▶ [What is required] Of the material below, only the lines from the line containing "predict the other." down to the line containing "Preparing to Weather the Storm" belong in the answer, written out exactly.

Given data: Begin

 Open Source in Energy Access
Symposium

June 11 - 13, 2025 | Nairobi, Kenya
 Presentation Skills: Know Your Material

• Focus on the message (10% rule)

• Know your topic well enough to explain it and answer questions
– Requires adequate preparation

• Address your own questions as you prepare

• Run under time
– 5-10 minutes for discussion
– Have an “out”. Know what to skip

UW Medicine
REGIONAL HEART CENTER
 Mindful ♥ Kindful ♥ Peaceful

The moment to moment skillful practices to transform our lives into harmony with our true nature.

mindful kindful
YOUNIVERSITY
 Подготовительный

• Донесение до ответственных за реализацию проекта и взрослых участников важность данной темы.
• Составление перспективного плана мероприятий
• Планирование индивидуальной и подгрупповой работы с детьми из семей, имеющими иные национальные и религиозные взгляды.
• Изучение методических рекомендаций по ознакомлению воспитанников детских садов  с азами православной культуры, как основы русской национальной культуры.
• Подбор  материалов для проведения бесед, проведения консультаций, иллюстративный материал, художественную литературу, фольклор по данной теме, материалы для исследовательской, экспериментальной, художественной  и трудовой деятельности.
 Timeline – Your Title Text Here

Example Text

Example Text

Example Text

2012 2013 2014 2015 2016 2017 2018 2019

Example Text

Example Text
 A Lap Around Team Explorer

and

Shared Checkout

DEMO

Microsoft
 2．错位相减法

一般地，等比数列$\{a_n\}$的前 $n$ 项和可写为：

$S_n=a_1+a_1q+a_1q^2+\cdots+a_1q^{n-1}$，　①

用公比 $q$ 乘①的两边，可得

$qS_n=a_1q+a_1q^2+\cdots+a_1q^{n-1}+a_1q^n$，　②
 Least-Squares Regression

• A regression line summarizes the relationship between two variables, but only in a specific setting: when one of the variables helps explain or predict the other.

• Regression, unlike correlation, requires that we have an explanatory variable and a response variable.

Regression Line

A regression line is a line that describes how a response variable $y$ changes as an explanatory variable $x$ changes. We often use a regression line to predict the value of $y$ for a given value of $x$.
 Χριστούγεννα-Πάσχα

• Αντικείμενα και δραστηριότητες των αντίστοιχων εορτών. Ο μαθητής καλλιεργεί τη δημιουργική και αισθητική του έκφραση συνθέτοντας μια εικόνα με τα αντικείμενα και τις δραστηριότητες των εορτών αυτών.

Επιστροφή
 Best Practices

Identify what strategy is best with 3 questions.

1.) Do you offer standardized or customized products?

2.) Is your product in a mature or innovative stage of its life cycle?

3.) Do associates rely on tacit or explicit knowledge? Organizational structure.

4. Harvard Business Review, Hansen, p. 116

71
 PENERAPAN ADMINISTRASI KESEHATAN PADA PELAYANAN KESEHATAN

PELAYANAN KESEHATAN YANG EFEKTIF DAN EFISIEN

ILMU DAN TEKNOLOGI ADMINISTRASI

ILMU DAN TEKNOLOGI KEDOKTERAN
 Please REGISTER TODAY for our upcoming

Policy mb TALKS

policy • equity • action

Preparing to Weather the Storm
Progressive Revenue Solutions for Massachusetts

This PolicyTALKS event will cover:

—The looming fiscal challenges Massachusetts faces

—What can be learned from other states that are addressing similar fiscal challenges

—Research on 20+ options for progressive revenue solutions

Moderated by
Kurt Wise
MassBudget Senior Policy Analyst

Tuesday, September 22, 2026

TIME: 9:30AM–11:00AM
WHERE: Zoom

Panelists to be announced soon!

Given data: End

▶ [Task response]
• A regression line summarizes the relationship between two variables, but only in a specific setting: when one of the variables helps explain or predict the other.

• Regression, unlike correlation, requires that we have an explanatory variable and a response variable.

Regression Line

A regression line is a line that describes how a response variable $y$ changes as an explanatory variable $x$ changes. We often use a regression line to predict the value of $y$ for a given value of $x$.
 Χριστούγεννα-Πάσχα

• Αντικείμενα και δραστηριότητες των αντίστοιχων εορτών. Ο μαθητής καλλιεργεί τη δημιουργική και αισθητική του έκφραση συνθέτοντας μια εικόνα με τα αντικείμενα και τις δραστηριότητες των εορτών αυτών.

Επιστροφή
 Best Practices

Identify what strategy is best with 3 questions.

1.) Do you offer standardized or customized products?

2.) Is your product in a mature or innovative stage of its life cycle?

3.) Do associates rely on tacit or explicit knowledge? Organizational structure.

4. Harvard Business Review, Hansen, p. 116

71
 PENERAPAN ADMINISTRASI KESEHATAN PADA PELAYANAN KESEHATAN

PELAYANAN KESEHATAN YANG EFEKTIF DAN EFISIEN

ILMU DAN TEKNOLOGI ADMINISTRASI

ILMU DAN TEKNOLOGI KEDOKTERAN
 Please REGISTER TODAY for our upcoming

Policy mb TALKS

policy • equity • action

Preparing to Weather the Storm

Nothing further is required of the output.